Exercise brief: Start at the line containing "In the view" and transcribe every line exactly through the end of the records below, and only those lines.

Supplied records:
• • • • •

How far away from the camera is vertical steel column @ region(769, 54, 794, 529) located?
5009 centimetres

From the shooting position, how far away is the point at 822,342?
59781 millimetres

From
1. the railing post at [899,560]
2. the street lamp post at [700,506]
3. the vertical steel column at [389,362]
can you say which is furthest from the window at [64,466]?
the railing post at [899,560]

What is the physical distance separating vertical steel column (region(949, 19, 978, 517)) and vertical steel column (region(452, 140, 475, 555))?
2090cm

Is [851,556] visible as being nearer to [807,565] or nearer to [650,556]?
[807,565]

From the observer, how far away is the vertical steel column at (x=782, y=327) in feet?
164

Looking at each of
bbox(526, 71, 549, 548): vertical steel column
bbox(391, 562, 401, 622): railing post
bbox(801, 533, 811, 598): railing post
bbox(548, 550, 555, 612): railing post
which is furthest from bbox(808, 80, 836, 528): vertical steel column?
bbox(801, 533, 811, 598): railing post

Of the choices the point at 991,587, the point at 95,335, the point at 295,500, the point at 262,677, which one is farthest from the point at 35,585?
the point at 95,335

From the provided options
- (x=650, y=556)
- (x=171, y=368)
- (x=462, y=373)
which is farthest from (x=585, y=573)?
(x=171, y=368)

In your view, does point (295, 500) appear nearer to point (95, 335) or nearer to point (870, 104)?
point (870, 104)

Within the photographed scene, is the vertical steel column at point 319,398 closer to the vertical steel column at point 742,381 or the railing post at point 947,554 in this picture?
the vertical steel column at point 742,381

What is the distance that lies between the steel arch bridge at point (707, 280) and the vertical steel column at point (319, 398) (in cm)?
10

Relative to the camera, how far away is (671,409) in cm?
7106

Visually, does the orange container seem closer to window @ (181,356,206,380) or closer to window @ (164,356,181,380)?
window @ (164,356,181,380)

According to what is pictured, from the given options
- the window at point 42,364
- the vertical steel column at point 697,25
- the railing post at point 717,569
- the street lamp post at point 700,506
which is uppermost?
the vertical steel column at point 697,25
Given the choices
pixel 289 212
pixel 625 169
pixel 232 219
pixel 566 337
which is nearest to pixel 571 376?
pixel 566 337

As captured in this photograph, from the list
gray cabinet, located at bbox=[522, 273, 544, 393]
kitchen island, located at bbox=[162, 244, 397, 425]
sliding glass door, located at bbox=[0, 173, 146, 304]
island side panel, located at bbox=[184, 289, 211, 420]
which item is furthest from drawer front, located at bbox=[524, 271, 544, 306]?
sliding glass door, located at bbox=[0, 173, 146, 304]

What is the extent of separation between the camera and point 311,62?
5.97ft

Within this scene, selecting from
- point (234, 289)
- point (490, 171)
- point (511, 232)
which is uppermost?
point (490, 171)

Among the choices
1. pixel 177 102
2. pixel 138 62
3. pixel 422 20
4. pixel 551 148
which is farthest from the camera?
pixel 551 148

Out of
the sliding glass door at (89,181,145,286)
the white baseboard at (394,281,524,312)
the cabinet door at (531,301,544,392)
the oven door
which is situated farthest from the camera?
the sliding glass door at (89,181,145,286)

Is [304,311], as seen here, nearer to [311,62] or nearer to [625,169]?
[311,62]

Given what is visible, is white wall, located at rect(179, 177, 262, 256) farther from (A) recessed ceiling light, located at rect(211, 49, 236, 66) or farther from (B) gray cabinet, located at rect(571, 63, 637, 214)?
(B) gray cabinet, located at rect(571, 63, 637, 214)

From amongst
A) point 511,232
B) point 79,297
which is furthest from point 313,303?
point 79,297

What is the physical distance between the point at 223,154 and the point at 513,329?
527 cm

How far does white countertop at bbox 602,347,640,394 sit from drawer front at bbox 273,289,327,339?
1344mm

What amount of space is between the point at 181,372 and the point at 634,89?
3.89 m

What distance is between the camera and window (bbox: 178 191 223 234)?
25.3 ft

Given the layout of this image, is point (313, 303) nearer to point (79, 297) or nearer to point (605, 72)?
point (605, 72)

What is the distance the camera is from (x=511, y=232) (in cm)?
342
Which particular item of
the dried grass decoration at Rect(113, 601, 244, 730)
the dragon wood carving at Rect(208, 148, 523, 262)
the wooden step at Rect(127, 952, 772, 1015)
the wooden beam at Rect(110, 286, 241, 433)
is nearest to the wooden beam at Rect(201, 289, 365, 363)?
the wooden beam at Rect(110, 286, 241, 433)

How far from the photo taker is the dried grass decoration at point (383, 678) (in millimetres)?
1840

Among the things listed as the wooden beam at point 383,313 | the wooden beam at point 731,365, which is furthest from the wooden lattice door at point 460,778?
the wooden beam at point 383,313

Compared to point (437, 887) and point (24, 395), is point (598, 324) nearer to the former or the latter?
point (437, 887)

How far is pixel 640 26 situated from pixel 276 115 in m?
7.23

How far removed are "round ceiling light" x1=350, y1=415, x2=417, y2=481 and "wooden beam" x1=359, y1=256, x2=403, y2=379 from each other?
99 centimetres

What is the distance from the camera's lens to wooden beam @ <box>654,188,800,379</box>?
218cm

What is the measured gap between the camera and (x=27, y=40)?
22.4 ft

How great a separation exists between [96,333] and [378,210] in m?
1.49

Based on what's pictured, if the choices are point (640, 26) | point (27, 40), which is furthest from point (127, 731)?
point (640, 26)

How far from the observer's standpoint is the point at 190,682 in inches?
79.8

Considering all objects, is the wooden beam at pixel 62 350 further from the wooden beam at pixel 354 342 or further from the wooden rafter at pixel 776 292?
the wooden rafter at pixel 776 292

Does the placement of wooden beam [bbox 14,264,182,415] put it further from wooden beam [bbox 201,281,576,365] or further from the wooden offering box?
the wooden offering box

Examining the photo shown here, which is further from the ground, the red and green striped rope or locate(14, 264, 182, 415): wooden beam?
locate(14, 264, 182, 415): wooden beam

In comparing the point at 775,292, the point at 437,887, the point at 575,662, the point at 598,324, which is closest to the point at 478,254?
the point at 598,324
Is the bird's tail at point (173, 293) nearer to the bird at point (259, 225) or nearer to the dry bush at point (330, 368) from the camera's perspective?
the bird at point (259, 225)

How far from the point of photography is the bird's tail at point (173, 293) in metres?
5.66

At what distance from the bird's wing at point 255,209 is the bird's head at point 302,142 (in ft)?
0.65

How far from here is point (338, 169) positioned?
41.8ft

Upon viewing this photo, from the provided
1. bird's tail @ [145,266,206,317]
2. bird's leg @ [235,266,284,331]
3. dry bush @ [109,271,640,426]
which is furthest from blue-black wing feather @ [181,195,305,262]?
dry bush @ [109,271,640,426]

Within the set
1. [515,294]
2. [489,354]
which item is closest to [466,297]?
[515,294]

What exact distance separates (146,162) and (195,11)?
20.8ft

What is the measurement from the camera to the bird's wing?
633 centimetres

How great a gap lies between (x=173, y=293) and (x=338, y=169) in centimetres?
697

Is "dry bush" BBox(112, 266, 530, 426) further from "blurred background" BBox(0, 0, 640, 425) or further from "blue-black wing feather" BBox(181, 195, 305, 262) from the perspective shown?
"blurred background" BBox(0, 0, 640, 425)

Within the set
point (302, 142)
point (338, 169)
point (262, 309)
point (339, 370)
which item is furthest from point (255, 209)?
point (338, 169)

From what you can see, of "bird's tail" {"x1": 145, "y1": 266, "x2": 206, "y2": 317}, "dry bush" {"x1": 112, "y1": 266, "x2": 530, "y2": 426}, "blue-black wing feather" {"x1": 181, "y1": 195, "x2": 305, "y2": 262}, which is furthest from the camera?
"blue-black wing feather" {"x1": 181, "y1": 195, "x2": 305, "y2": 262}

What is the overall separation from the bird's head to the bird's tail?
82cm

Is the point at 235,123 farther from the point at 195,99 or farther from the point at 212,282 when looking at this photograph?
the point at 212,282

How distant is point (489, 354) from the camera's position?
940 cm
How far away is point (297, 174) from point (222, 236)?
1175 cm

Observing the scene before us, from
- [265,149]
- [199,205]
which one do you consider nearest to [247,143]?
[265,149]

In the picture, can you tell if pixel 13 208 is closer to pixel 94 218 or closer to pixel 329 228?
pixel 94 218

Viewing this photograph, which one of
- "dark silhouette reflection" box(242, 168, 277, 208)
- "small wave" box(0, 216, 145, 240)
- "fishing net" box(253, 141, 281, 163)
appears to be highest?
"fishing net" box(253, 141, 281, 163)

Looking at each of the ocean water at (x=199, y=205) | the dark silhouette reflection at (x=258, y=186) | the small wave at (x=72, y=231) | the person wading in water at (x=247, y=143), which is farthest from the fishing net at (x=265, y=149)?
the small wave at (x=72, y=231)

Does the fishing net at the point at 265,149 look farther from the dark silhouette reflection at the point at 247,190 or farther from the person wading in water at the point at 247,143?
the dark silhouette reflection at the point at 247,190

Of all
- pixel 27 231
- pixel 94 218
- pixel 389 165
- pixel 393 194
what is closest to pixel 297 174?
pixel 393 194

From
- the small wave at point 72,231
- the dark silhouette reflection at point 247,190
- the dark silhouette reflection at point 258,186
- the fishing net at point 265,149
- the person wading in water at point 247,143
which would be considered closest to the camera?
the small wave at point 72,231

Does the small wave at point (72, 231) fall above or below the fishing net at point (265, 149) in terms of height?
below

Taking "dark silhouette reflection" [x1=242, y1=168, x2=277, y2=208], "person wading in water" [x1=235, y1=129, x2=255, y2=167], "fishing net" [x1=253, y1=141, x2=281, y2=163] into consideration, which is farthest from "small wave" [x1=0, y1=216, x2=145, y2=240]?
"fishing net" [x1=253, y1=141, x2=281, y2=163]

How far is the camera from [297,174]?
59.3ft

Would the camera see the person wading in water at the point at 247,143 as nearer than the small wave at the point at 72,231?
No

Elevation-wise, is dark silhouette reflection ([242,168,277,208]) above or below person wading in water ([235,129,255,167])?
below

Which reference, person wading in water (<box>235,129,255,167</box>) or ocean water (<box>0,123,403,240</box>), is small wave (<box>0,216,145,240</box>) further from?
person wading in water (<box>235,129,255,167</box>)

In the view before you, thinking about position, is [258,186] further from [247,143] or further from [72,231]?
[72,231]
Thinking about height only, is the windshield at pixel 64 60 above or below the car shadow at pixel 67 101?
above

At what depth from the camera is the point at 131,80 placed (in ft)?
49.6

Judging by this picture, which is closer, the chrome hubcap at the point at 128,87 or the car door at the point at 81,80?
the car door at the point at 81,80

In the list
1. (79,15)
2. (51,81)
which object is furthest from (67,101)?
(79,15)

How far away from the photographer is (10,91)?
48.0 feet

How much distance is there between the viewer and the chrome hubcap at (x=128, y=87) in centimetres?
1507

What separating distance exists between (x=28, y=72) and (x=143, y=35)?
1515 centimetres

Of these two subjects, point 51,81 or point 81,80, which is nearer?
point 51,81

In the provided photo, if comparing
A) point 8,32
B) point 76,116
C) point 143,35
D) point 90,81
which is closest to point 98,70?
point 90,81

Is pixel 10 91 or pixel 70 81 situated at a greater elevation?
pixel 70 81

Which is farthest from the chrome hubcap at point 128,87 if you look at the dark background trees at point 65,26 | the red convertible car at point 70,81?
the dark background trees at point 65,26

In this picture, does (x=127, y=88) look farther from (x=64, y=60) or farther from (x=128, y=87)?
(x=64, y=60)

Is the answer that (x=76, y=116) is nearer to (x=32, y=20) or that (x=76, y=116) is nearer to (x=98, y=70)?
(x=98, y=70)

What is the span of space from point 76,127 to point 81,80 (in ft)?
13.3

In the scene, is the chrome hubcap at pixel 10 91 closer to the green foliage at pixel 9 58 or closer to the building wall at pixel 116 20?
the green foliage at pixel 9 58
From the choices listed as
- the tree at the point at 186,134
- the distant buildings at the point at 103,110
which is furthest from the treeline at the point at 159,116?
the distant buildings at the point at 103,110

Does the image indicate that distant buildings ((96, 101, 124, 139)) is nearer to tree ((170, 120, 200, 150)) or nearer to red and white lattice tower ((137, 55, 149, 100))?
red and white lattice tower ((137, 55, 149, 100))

• • • • •

Result:
In the view before you, thinking about position, is [258,186] further from [247,143] or further from [72,231]?
[72,231]
Thinking about height only, is the windshield at pixel 64 60 above or below the car shadow at pixel 67 101?
above

At what depth from the camera is the point at 131,80 placed (in ft)?
49.6

Judging by this picture, which is closer, the chrome hubcap at the point at 128,87 or the car door at the point at 81,80?
the car door at the point at 81,80

In the list
1. (79,15)
2. (51,81)
which object is furthest from (67,101)?
(79,15)

How far away from the photographer is (10,91)?
48.0 feet

How much distance is there between the viewer and the chrome hubcap at (x=128, y=87) in centimetres?
1507

What separating distance exists between (x=28, y=72) and (x=143, y=35)?
1515 centimetres

Of these two subjects, point 51,81 or point 81,80, which is nearer?
point 51,81

In the provided photo, if comparing
A) point 8,32
B) point 76,116
C) point 143,35
D) point 90,81
which is closest to point 98,70?
point 90,81

Is pixel 10 91 or pixel 70 81 situated at a greater elevation?
pixel 70 81

Which is farthest from the chrome hubcap at point 128,87 if you look at the dark background trees at point 65,26 | the red convertible car at point 70,81?
the dark background trees at point 65,26

In this picture, does (x=127, y=88) look farther from (x=64, y=60) or farther from (x=128, y=87)?
(x=64, y=60)

Is the answer that (x=76, y=116) is nearer to (x=32, y=20) or that (x=76, y=116) is nearer to (x=98, y=70)?
(x=98, y=70)

What is the span of space from point 76,127 to point 81,80 (in ft)?
13.3

In the scene, is the chrome hubcap at pixel 10 91 closer to the green foliage at pixel 9 58 or closer to the building wall at pixel 116 20?
the green foliage at pixel 9 58
From the choices listed as
- the tree at the point at 186,134
- the distant buildings at the point at 103,110
which is furthest from the treeline at the point at 159,116?
the distant buildings at the point at 103,110

Does the image indicate that distant buildings ((96, 101, 124, 139)) is nearer to tree ((170, 120, 200, 150)) or nearer to red and white lattice tower ((137, 55, 149, 100))?
red and white lattice tower ((137, 55, 149, 100))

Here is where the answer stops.